I wondered too MIchelle - I expect there is a sad story and a learning curve behind it...
I thought Eggy was a boy - until I knew *he* had died then I actually felt *he* was a *she*...
Deb,
I have tears welling now too! Your new OB does sound lovely to have worded things so personally and know how imprtant finding out the sex really is after a loss
We had chromosome analysis done for our second angel to discover she was a "genetically normal" little girl also. I remember crying a whole new set of tears after finding this out. It seemed to make the whole "loss" far more real and personal knowing that I was never going to know our little daughter.
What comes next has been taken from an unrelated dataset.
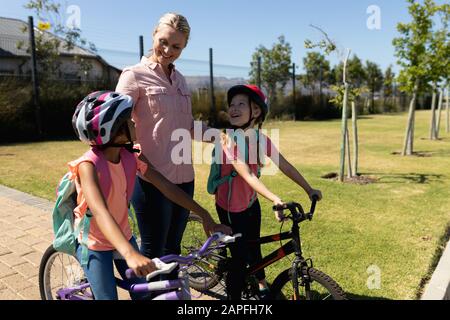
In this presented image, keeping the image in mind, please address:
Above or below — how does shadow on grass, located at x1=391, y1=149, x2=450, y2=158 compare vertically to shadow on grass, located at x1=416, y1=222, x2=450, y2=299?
above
I think my DH may have thought it was a bad idea to discover the gender and stir up more emotions but I will be forever grateful that I know a little more about her despite never meeting or holding her.
It is great news for you that there are no genetic issues and I hope that, with all the accumulated information your angels have provided, a special little baby WILL enter your life next year, as planned.
Deb - I truely understand what you meant about "empowering". I also felt that I had to birth Luke as it was all there was left for me to do apart from love him in my heart.
Your OB sounds wonderful. I wish everyone was as fortunate to have someone like that.
As for your darling daughter. Well, you know how I feel (at least I hope you do) and so I will just give you a big hug (can you feel it) and know that I have cried for you and for her.
Deb, your new OB has a beautiful way with words! What a lovely way for her to tell you that you had a daughter. I have come across many a doctor who could take a lesson from her...
I hope this will help you find a little closure. I'll be thinking of you and little Eggy and wishing you many brighter days ahead. Here's to a fabulous 2007 for you and your beautiful family...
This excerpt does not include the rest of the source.